Extract every line of the entries below word for word, leaving the pictures out of your answer.

**A block of data**:
------------------------------------------------------------------------
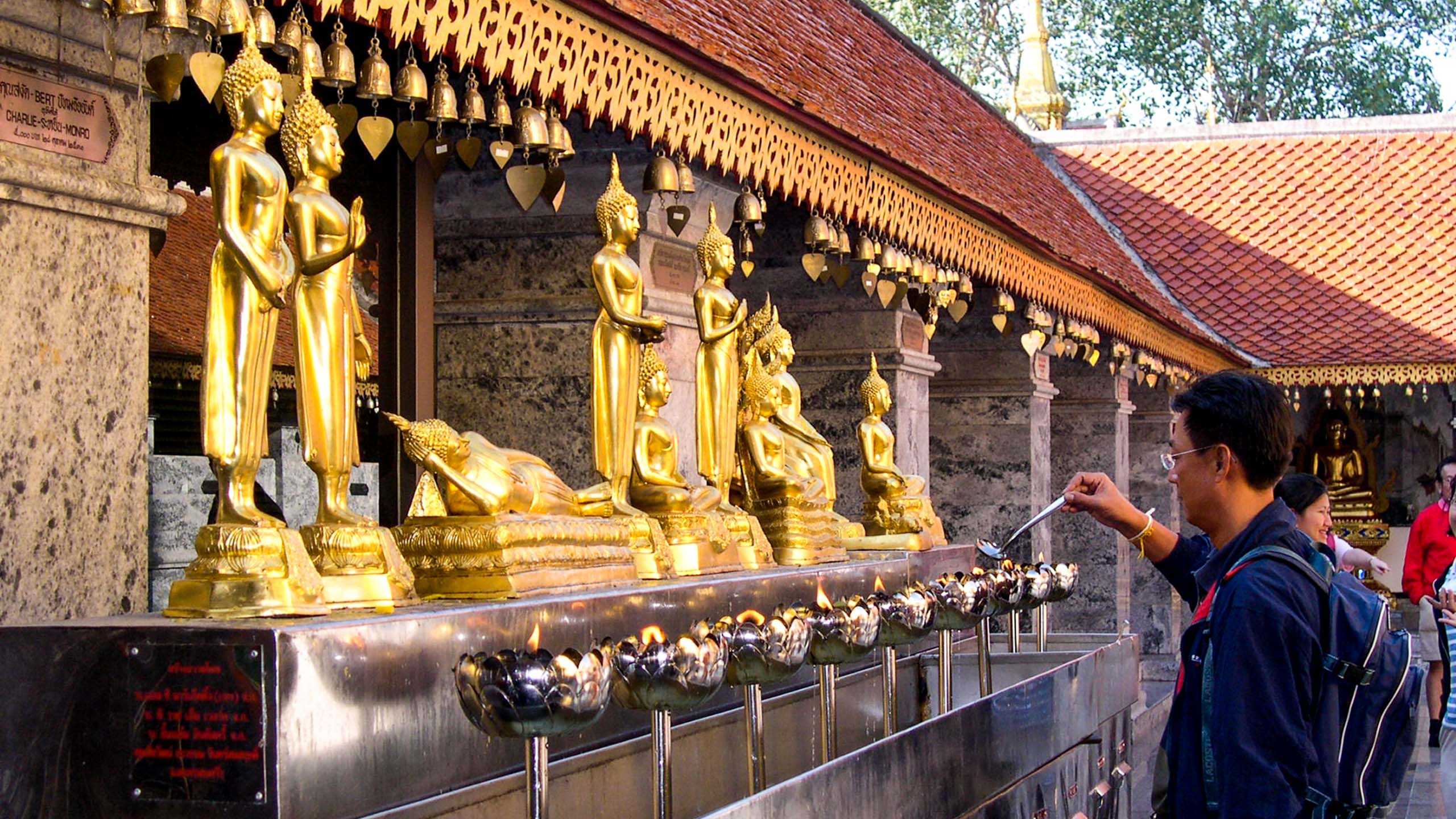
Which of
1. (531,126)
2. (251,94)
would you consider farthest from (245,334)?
(531,126)

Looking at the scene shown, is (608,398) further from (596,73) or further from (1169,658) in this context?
(1169,658)

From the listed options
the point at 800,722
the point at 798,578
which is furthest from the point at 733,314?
the point at 800,722

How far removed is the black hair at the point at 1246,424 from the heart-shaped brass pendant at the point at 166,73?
2055 millimetres

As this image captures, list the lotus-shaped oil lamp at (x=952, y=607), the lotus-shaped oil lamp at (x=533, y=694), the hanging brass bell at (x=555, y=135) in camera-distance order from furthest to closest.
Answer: the lotus-shaped oil lamp at (x=952, y=607) < the hanging brass bell at (x=555, y=135) < the lotus-shaped oil lamp at (x=533, y=694)

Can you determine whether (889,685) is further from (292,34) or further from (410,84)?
(292,34)

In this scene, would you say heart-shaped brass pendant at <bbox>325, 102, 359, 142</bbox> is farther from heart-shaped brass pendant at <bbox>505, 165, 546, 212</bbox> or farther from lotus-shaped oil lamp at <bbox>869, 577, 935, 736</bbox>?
lotus-shaped oil lamp at <bbox>869, 577, 935, 736</bbox>

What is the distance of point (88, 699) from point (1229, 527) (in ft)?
6.47

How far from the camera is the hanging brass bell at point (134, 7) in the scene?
10.7 ft

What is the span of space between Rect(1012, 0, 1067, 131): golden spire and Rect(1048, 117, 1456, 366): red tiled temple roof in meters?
1.53

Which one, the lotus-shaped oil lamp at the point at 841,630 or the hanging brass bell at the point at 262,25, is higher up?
the hanging brass bell at the point at 262,25

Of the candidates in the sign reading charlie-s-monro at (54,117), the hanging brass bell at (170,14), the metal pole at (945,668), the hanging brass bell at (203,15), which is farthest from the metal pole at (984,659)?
the hanging brass bell at (170,14)

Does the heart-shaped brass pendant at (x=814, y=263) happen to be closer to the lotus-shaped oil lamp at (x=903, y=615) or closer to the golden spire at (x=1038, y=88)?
the lotus-shaped oil lamp at (x=903, y=615)

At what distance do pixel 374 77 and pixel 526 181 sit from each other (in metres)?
0.91

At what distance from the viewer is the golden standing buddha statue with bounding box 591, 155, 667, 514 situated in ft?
16.6
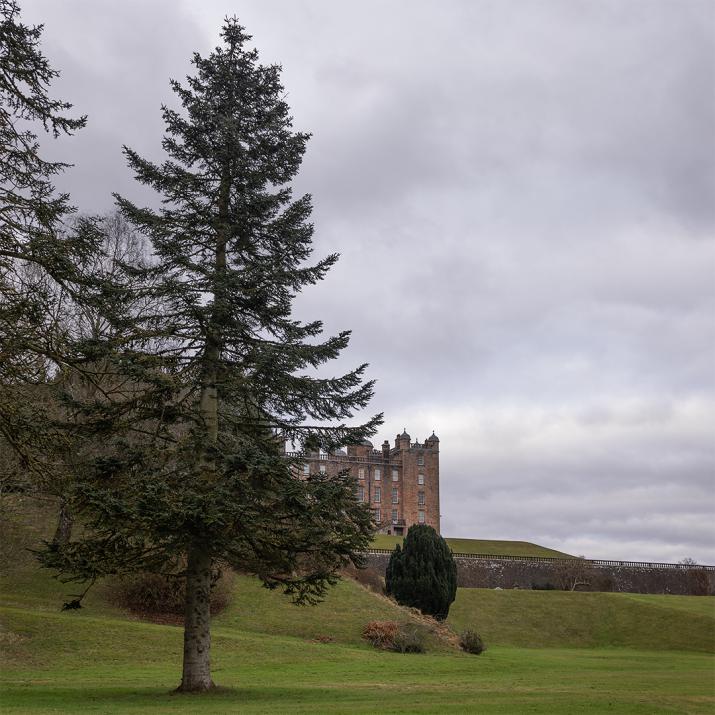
------------------------------------------------------------------------
**RESPONSE BELOW**:
Which of
1. (531,126)
2. (251,94)
would you consider farthest from (245,334)?
(531,126)

Looking at the scene shown, is (608,398) further from (596,73) or further from (1169,658) in this context?
(1169,658)

From the listed options
the point at 800,722
the point at 798,578
which is furthest from the point at 733,314?
the point at 800,722

How far removed is the black hair at the point at 1246,424 from the heart-shaped brass pendant at the point at 166,73?
2055 millimetres

As this image captures, list the lotus-shaped oil lamp at (x=952, y=607), the lotus-shaped oil lamp at (x=533, y=694), the hanging brass bell at (x=555, y=135) in camera-distance order from furthest to closest.
Answer: the lotus-shaped oil lamp at (x=952, y=607) < the hanging brass bell at (x=555, y=135) < the lotus-shaped oil lamp at (x=533, y=694)

Can you determine whether (889,685) is further from (292,34) or further from (410,84)?
(292,34)

In this scene, would you say heart-shaped brass pendant at <bbox>325, 102, 359, 142</bbox> is farther from heart-shaped brass pendant at <bbox>505, 165, 546, 212</bbox> or farther from lotus-shaped oil lamp at <bbox>869, 577, 935, 736</bbox>?
lotus-shaped oil lamp at <bbox>869, 577, 935, 736</bbox>

What is the distance of point (88, 699) from point (1229, 527) (in ft)?
6.47

How far from the camera is the hanging brass bell at point (134, 7) in the scene?
10.7 ft

What is the span of space between Rect(1012, 0, 1067, 131): golden spire and Rect(1048, 117, 1456, 366): red tiled temple roof in meters?
1.53

Which one, the lotus-shaped oil lamp at the point at 841,630 or the hanging brass bell at the point at 262,25, is higher up?
the hanging brass bell at the point at 262,25

Of the candidates in the sign reading charlie-s-monro at (54,117), the hanging brass bell at (170,14), the metal pole at (945,668), the hanging brass bell at (203,15), which is farthest from the metal pole at (984,659)?
the hanging brass bell at (170,14)

Does the heart-shaped brass pendant at (x=814, y=263) happen to be closer to the lotus-shaped oil lamp at (x=903, y=615) or closer to the golden spire at (x=1038, y=88)?
the lotus-shaped oil lamp at (x=903, y=615)

At what distance do pixel 374 77 and pixel 526 181 sit from each other (in metres)?
0.91

At what distance from the viewer is the golden standing buddha statue with bounding box 591, 155, 667, 514 situated in ft?
16.6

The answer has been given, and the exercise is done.